___ DATA TO USE
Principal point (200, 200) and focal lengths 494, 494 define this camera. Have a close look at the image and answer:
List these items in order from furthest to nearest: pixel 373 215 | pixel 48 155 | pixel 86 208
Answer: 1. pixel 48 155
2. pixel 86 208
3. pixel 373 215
______
Put these lines into a JSON list of strings, one string per line, leaving out any blank lines.

> [OUTPUT FOR THIS TASK]:
[
  "Principal point (200, 200) and focal lengths 494, 494 define this camera. Have a close look at the image and answer:",
  "List these items in order from furthest to nearest: pixel 373 215 | pixel 48 155 | pixel 86 208",
  "Answer: 1. pixel 48 155",
  "2. pixel 86 208",
  "3. pixel 373 215"
]